- Genre: Variety
- Presented by: Darren McMullen; Laura Whitmore; Dave Berry;
- Countries of origin: Australia; United Kingdom;
- Original language: English
- No. of seasons: 1
- No. of episodes: 13

Production
- Production locations: London, United Kingdom
- Running time: 30 minutes

Original release
- Network: Fox8
- Release: 30 July – 10 August 2012

= The Beat of London =

Australian TV variety series

The Beat of London is a variety program aired on Fox8 on 30 July 2012 until 10 August 2012, hosted by Darren McMullen, Laura Whitmore and Dave Berry.

==Overview==

The programme features world celebrities, sports personalities, comedians and live music gigs including Grammy Award-fame singers like Mark Ronson, Katy B, Dizzee Rascal, and many more.

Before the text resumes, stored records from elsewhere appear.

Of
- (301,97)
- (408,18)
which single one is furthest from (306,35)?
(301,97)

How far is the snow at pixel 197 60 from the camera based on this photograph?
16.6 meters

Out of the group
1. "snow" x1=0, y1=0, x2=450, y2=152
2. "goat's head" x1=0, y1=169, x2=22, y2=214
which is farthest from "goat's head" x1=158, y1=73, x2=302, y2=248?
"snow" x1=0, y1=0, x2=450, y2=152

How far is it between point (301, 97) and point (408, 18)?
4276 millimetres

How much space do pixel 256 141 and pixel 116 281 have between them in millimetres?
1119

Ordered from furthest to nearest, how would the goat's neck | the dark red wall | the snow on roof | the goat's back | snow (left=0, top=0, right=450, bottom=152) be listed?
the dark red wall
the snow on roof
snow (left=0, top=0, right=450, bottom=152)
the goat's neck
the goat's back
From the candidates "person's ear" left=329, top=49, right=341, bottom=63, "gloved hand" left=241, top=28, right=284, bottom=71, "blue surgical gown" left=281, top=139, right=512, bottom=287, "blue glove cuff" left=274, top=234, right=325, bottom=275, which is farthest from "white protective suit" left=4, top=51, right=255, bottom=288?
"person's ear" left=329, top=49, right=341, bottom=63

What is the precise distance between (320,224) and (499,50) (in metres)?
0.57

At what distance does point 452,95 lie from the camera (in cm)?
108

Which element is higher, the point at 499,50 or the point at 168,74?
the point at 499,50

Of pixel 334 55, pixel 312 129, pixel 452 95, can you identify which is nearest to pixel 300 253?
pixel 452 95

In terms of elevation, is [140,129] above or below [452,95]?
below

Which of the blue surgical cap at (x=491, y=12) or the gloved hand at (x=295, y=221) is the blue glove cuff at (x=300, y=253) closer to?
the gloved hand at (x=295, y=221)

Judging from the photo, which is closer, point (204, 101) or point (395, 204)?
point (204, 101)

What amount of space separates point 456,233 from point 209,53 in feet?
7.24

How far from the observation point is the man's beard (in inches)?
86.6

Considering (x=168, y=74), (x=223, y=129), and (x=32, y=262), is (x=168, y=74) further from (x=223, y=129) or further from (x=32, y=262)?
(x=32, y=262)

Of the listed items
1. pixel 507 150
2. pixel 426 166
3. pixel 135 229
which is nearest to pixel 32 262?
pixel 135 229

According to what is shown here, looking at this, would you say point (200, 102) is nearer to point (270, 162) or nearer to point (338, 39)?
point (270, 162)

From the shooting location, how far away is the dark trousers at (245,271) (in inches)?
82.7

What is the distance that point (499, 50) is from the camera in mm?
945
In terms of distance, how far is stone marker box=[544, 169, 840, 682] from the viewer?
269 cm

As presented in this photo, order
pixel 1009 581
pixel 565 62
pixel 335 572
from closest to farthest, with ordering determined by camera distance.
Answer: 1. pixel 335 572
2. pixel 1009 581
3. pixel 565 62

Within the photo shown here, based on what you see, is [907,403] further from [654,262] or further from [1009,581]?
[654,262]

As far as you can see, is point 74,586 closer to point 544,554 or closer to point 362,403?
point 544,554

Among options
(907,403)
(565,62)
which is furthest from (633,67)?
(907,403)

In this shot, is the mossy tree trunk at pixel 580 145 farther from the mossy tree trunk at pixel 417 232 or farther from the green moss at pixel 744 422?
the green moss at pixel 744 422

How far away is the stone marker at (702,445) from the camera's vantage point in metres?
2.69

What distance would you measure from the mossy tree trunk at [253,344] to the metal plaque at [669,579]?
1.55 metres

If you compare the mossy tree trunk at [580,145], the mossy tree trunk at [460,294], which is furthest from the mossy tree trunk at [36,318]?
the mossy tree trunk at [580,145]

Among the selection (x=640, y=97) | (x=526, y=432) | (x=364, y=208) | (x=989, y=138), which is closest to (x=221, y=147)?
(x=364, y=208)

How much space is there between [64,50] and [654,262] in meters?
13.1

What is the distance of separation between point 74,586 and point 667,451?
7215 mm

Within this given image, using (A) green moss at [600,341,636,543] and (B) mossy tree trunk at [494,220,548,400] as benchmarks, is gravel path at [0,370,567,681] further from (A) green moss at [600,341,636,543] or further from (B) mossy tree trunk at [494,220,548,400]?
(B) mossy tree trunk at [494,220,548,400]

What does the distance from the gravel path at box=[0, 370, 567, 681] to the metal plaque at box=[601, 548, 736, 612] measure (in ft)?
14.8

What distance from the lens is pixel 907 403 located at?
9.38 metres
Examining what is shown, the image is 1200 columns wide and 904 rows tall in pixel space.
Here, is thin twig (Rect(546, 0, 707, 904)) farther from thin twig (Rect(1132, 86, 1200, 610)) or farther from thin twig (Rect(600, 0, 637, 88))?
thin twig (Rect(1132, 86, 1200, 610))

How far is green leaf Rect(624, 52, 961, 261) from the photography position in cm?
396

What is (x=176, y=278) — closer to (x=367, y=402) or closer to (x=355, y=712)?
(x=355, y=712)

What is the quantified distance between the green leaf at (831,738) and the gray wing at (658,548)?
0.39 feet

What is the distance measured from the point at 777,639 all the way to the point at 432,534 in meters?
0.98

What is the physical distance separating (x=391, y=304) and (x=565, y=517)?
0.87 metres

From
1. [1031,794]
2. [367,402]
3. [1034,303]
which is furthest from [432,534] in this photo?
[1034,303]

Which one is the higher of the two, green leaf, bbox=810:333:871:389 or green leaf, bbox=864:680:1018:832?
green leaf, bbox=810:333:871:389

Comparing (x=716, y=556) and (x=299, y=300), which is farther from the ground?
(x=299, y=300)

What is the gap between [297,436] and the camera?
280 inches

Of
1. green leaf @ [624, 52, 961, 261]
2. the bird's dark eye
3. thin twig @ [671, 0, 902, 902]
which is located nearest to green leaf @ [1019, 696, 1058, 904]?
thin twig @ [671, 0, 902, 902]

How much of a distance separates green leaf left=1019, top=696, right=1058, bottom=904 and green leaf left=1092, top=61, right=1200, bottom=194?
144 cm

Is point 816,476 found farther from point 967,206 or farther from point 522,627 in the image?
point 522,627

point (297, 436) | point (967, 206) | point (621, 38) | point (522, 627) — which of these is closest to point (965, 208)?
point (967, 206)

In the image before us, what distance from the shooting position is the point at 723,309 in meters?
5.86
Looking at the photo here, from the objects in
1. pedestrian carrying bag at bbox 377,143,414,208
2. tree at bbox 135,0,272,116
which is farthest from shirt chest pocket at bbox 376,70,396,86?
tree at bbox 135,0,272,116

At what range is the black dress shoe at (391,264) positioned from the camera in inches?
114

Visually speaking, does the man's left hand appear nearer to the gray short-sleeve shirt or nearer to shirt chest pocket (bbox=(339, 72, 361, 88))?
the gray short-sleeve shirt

"I'm extremely excited to be in London for the Games hosting a show that will be focused on a youth audience," was the remark made by McMullen about the program. Dave Berry from London's Capital FM took the responsibility of running a 'pop-up' live studio in a road-bus to the Olympic venues capturing the events targeted for the teenagers of the world. The Beat of London was a joint venture between ITV and Coca-Cola covering more than 30 countries.